Authors: Yuntian Deng, Anton Bakhtin, Myle Ott, Arthur Szlam, Marc'Aurelio Ranzato

ICLR 2020 | Conference PDF | Archive PDF | Plain Text | LLM Run Details

Reproducibility Variable Result LLM Response
Research Type Experimental Our experiments on two large language modeling datasets show that residual EBMs yield lower perplexity compared to locally normalized baselines. Moreover, generation via importance sampling is very efficient and of higher quality than the baseline models according to human evaluation.
Researcher Affiliation Collaboration Yuntian Deng1, Anton Bakhtin2, Myle Ott2, Arthur Szlam2, Marc Aurelio Ranzato2 Harvard University1 Facebook AI Research2
Pseudocode Yes The algorithm is shown in Algorithm 1, where we introduce an optional top-k constraint on the pretrained language model to improve the quality of samples in the set3. Without the top-k constraint, as the number of samples goes to infinity, we would recover exact samples from the joint model distribution.
Open Source Code No The paper mentions using models from the Hugging Face repository and NVIDIA/apex but does not explicitly state that the authors' own source code for their methodology is made available or provide a link to it.

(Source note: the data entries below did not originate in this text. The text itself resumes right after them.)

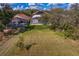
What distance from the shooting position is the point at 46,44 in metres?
1.28

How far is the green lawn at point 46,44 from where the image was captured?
1.27 meters

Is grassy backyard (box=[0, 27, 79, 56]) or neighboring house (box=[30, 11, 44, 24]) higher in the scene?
neighboring house (box=[30, 11, 44, 24])

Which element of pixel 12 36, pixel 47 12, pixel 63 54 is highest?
pixel 47 12

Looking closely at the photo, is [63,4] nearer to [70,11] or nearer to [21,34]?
[70,11]

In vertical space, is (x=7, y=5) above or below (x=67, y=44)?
above

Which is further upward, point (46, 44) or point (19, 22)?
point (19, 22)

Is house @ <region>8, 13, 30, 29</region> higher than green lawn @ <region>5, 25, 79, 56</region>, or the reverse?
house @ <region>8, 13, 30, 29</region>

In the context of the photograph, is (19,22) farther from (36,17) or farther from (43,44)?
(43,44)

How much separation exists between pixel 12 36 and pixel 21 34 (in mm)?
65

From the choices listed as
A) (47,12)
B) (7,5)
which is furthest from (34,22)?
(7,5)

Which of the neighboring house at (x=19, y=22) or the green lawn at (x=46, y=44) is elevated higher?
the neighboring house at (x=19, y=22)

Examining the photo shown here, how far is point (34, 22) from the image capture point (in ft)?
4.22

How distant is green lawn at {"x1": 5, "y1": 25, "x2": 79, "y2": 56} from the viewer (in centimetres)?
127

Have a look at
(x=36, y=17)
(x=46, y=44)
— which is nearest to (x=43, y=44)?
(x=46, y=44)
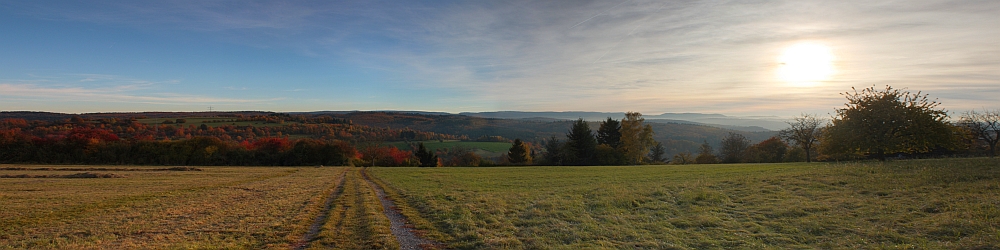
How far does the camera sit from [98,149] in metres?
57.2

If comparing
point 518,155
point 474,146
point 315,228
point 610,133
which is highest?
point 610,133

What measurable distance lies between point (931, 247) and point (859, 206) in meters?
5.00

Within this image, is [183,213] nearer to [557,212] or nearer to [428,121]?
[557,212]

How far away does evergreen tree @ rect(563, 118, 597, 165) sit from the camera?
67.8 meters

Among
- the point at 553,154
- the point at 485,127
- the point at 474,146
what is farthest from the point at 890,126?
the point at 485,127

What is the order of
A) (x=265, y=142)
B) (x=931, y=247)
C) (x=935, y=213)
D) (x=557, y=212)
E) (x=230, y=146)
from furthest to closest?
1. (x=265, y=142)
2. (x=230, y=146)
3. (x=557, y=212)
4. (x=935, y=213)
5. (x=931, y=247)

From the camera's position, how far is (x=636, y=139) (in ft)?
220

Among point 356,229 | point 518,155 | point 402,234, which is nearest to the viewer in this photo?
point 402,234

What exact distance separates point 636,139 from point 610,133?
29.1 feet

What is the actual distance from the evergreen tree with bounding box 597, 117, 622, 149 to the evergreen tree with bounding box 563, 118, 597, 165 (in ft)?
25.8

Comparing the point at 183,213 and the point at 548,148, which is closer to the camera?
the point at 183,213

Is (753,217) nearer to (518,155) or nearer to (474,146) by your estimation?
(518,155)

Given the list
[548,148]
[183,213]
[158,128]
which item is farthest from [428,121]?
[183,213]

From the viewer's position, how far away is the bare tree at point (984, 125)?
35.1 m
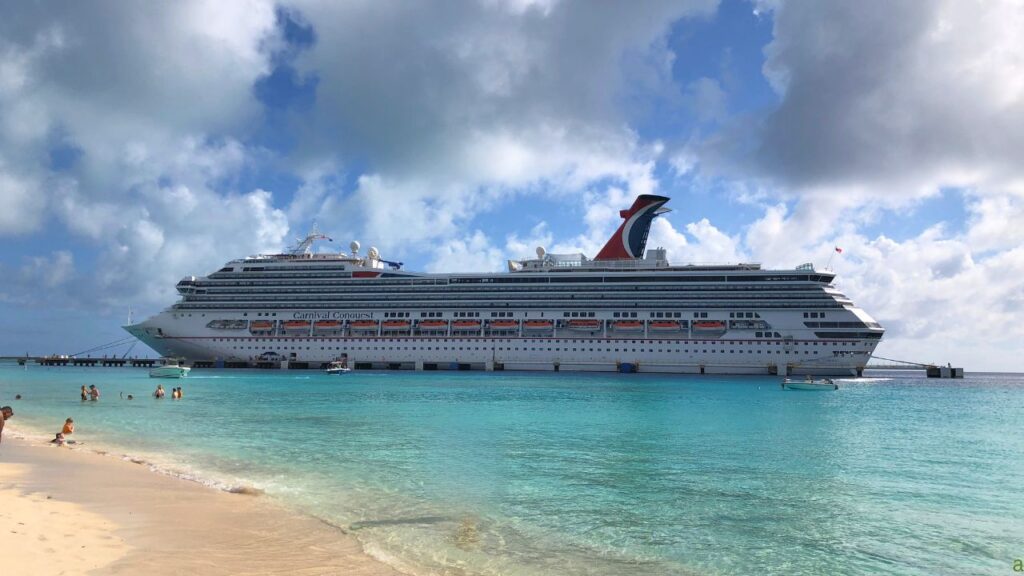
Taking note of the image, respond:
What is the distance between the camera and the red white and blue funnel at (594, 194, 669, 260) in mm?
71750

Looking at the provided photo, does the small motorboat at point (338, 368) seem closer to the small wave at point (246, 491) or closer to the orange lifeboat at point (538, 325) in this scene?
the orange lifeboat at point (538, 325)

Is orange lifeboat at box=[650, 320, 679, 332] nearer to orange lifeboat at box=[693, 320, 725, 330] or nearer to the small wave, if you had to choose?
orange lifeboat at box=[693, 320, 725, 330]

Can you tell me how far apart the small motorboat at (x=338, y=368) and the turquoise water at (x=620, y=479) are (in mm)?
32210

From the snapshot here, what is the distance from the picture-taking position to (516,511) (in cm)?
1009

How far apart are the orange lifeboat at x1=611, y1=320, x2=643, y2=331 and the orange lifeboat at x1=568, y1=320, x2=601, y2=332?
1.66 m

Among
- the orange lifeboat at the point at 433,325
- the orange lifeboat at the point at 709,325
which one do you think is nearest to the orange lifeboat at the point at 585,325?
the orange lifeboat at the point at 709,325

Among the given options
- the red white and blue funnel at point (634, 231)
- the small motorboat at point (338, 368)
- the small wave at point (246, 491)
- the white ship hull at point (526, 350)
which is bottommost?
the small wave at point (246, 491)

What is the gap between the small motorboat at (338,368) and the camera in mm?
59375

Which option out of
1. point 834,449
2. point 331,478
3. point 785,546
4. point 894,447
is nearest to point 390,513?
point 331,478

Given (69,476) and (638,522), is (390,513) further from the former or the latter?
(69,476)

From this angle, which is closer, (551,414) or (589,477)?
(589,477)

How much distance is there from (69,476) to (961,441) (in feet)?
78.1

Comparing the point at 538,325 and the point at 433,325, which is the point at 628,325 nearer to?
the point at 538,325

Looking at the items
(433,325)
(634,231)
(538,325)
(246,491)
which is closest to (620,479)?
(246,491)
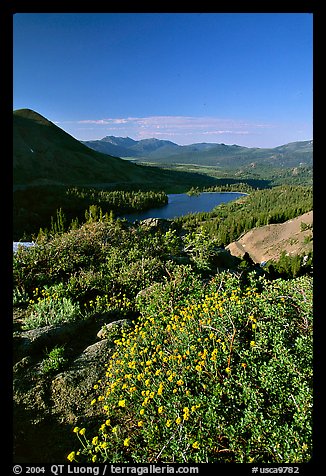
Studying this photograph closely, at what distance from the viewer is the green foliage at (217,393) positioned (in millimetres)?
1771

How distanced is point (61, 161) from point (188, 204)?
52.9m

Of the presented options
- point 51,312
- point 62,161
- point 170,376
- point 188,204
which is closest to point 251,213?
point 188,204

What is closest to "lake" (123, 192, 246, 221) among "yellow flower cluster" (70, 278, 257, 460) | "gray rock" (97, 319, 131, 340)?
"gray rock" (97, 319, 131, 340)

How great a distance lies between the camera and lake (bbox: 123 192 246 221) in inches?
3019

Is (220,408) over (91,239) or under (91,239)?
under

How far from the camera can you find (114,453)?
1880 millimetres

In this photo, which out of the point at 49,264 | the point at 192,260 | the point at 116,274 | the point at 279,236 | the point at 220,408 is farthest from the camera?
the point at 279,236

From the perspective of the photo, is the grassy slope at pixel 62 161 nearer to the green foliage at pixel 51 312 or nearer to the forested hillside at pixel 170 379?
the green foliage at pixel 51 312

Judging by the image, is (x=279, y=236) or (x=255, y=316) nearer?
(x=255, y=316)

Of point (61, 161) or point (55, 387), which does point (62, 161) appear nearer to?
point (61, 161)

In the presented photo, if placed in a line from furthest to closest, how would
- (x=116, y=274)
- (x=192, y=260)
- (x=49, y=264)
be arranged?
(x=192, y=260) → (x=49, y=264) → (x=116, y=274)
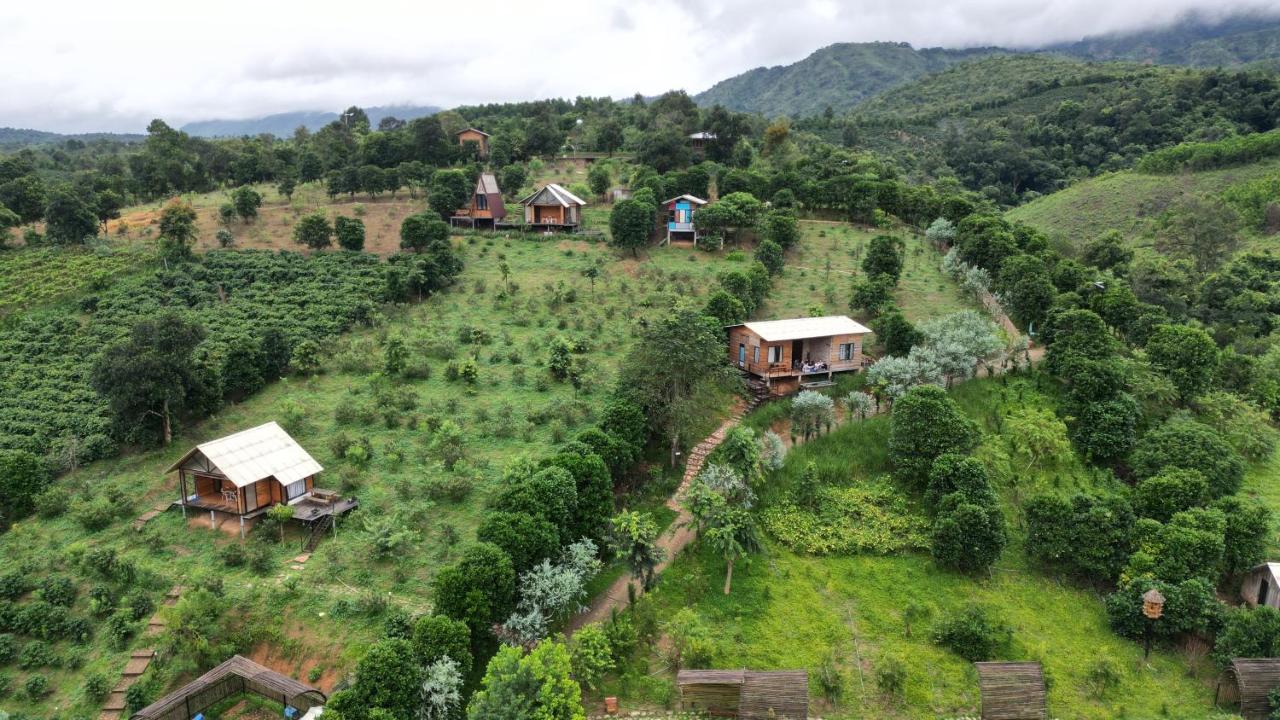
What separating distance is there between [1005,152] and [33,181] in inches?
3924

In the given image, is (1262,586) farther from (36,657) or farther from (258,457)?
(36,657)

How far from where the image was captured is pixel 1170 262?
5022cm

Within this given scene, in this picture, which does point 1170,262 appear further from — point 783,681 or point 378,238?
point 378,238

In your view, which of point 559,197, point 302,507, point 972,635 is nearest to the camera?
point 972,635

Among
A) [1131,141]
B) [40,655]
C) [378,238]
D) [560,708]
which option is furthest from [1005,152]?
[40,655]

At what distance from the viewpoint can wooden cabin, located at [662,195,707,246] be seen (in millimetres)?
52312

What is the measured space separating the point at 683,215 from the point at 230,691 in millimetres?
41447

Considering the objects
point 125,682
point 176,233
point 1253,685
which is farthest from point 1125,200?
point 125,682

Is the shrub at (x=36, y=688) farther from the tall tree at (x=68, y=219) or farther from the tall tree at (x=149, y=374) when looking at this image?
the tall tree at (x=68, y=219)

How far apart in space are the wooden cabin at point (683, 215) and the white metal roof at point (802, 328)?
18.9 m

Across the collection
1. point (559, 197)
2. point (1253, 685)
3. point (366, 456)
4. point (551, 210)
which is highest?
point (559, 197)

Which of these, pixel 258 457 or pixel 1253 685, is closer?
pixel 1253 685

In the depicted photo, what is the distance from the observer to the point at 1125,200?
235ft

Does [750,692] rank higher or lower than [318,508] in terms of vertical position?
lower
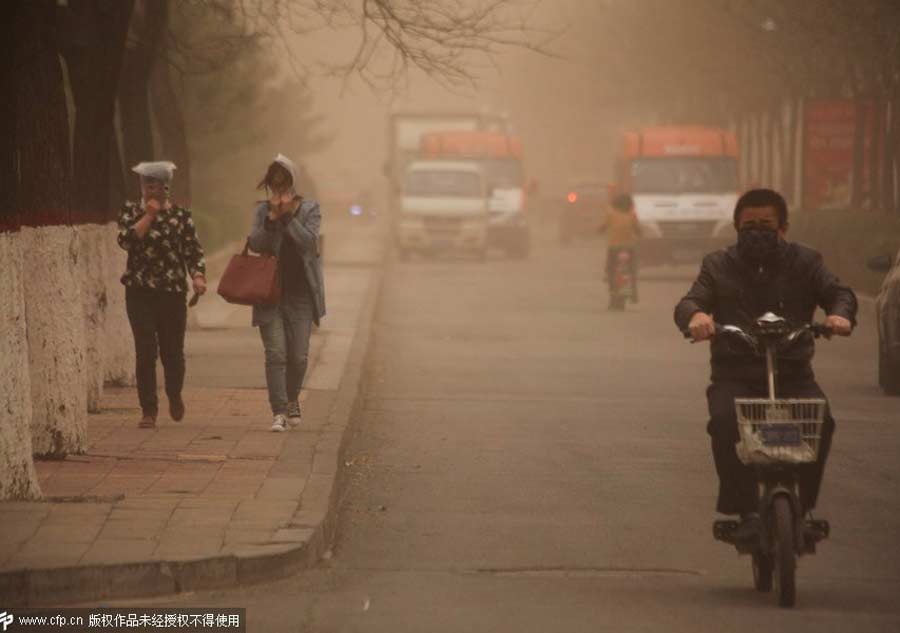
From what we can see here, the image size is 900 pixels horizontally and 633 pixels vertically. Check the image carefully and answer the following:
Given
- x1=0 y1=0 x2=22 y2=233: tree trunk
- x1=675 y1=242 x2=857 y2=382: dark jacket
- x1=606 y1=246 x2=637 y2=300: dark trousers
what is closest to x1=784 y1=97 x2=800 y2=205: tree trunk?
x1=606 y1=246 x2=637 y2=300: dark trousers

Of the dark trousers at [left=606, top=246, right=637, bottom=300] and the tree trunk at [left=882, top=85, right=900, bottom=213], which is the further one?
the tree trunk at [left=882, top=85, right=900, bottom=213]

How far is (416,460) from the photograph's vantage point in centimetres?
1296

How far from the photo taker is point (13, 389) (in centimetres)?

Open Datasets Yes We consider two datasets: the Toronto Book Corpus (Zhu et al., 2015; Kiros et al., 2015) and CC-News (Bakhtin et al., 2019).
Dataset Splits Yes Table 1: Validation and test perplexity on CC-News and Toronto Book Corpus. Figure 2: Left: PPL estimation for joint BIT-BASE on CC-News validation set as we vary the number of samples.
Hardware Specification Yes We train our models on 8 DGX nodes, each with 8 Nvidia V100s.
Software Dependencies No The paper mentions using the Hugging Face repository and NVIDIA/apex, but does not provide specific version numbers for these or other software components.
Experiment Setup Yes Detailed hyper-parameter settings can be found in Appendix A.3. (Optimization settings are presented in Table 4, including fp16 batch size, warmup steps, max steps, max lr, max grad norm).